Monday, 24 April 2017

DSPP Application on Audio Signal Separating

Patent Review : Signal Separating System
Linkhttps://patents.google.com/patent/US5835608A/en?q=audio&q=signal&q=separaitng
Summary:  The patent revolves around producing a system for separating signals such as intelligible sound, for example speech, from unwanted noise (background noise), such as random noise, when both of them are present in the same field. The system comprises of two transducers located within the field which both the sounds can pick up. Each transducer generates a representative output signal. The two transducers are in close proximity to each other. The intelligible sound is correlated. The noise is electronically attenuated.
IEEE Paper Review: An overview of informed audio signal separation
Link : http://ieeexplore.ieee.org/document/6616139/
Summary: Audio source separation consists in recovering different unknown signals called sources by filtering their observed mixtures. In music processing, most mixtures are stereophonic songs and the sources are the individual signals played by the instruments, e.g. bass, vocals, guitar, etc. Source separation is often achieved through a classical generalized Wiener filtering, which is controlled by parameters such as the power spectrograms and the spatial locations of the sources. 
For an efficient filtering, those parameters need to be available and their estimation is the main challenge faced by separation algorithms. In the blind scenario, only the mixtures are available and performance strongly depends on the mixtures considered. 

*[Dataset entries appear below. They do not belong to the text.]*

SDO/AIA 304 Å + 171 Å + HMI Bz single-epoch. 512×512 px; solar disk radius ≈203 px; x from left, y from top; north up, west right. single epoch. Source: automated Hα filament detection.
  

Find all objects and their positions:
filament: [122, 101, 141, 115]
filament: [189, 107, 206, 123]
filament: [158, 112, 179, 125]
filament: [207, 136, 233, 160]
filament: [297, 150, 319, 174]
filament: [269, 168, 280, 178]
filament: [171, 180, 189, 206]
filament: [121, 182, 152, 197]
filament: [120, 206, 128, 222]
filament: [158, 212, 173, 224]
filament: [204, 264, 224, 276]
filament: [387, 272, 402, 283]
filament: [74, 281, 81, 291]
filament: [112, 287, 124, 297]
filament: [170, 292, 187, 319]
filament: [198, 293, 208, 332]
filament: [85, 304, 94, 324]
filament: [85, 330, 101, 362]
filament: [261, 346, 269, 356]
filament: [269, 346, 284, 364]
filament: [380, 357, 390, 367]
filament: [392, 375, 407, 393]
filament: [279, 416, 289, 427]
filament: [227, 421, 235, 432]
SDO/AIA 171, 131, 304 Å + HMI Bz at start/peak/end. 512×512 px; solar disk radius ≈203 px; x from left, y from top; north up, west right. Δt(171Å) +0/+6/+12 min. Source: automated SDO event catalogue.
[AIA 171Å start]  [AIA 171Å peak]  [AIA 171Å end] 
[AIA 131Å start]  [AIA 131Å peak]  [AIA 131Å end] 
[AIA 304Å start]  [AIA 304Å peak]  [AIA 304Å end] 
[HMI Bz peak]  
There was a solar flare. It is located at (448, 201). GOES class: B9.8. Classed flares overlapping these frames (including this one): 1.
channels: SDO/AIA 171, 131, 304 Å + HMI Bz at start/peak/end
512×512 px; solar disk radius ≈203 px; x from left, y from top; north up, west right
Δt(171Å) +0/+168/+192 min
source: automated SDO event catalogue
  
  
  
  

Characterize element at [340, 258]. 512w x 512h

DSPP Processor Applications :

A new project was created and a simple code was written to demonstrate various arithmetic and logical instructions in DSP processor. Various operations like Arithmetic, Logical and Shift operations were performed.
The DSP kit used was TMS320F28375. The output of the instructions was stored in the registers and these values were obtained in real-time using the debugging functionality of the software. 
Values of registers were noted down before and after each execution. As the processor is made by Texas Instruments, the software used to program the processor is Code Composer Studio.

Design of FIR filter using Frequency Sampling Method

Frequency Sampling Method:

The aim of the experiment was to design FIR filter using Frequency sampling method. In this experiment, the various parameters like pass band attenuation, stop band attenuation, pass band frequency, stop band frequency and sampling frequency are passed as input and the order of the filter is calculated. The flow is Hd(w) to H(k) to h(n)

In this we convert the H(k) function into h(n) to plot the spectrum .In phase plot discontinuities were observed between lobes when plot goes out of the range of -pie to +pie.

Design of FIR filter using window method


The aim of the experiment was to design Linear Phase FIR filter using window function. In this experiment we used Hamming window function to design Low pass/high pass fiter. We plotted magnitude as well as phase response.
In this experiment the value of As and Ap are verified. As we go on increasing As depending on the filter the side lobe width decreases & main lobe width increases.

Thursday, 13 April 2017

Chebyshev Filter Design

This experiment is performed on scilab. Scilab is one of the two major open-source alternatives for MATLAB.
By giving the input specification we plotted the magnitude plot for High pass and Low pass filter. From the magnitude spectrum it is observed that ripples are present in the pass band. Although it is monotonic is stopband.
In Chebyshev filter the number of ripples represent the order of the filter. 
Chebyshev filter has lower transition period as compared to Butterworth filter. Also, order of the Chebyshev filter is less than order of Butterworth filter. Therefore, less hardware is required for Chebyshev filter.

Butterworth Filter Design

Digital Butterworth Design:

In this experiment, we used Scilab for implementing the code. Scilab is one of the two major open-source alternatives for MATLAB.

In this experiment, the various parameters like pass band attenuation, stop band attenuation, pass band frequency, stop band frequency and sampling frequency are passed as input and the order of the filter is calculated. Similarly, the cutoff frequency is calculated.

The normalized transfer function is evaluated according to the filter type: LPF or HPF (replacing s by 1/s).
From the normalized transfer function, the denormalized function is calculated by substituting the value of cut off frequency. 

The frequency bands are complex.
Also, magnitude spectrum is monotonic i.e. varying in one direction.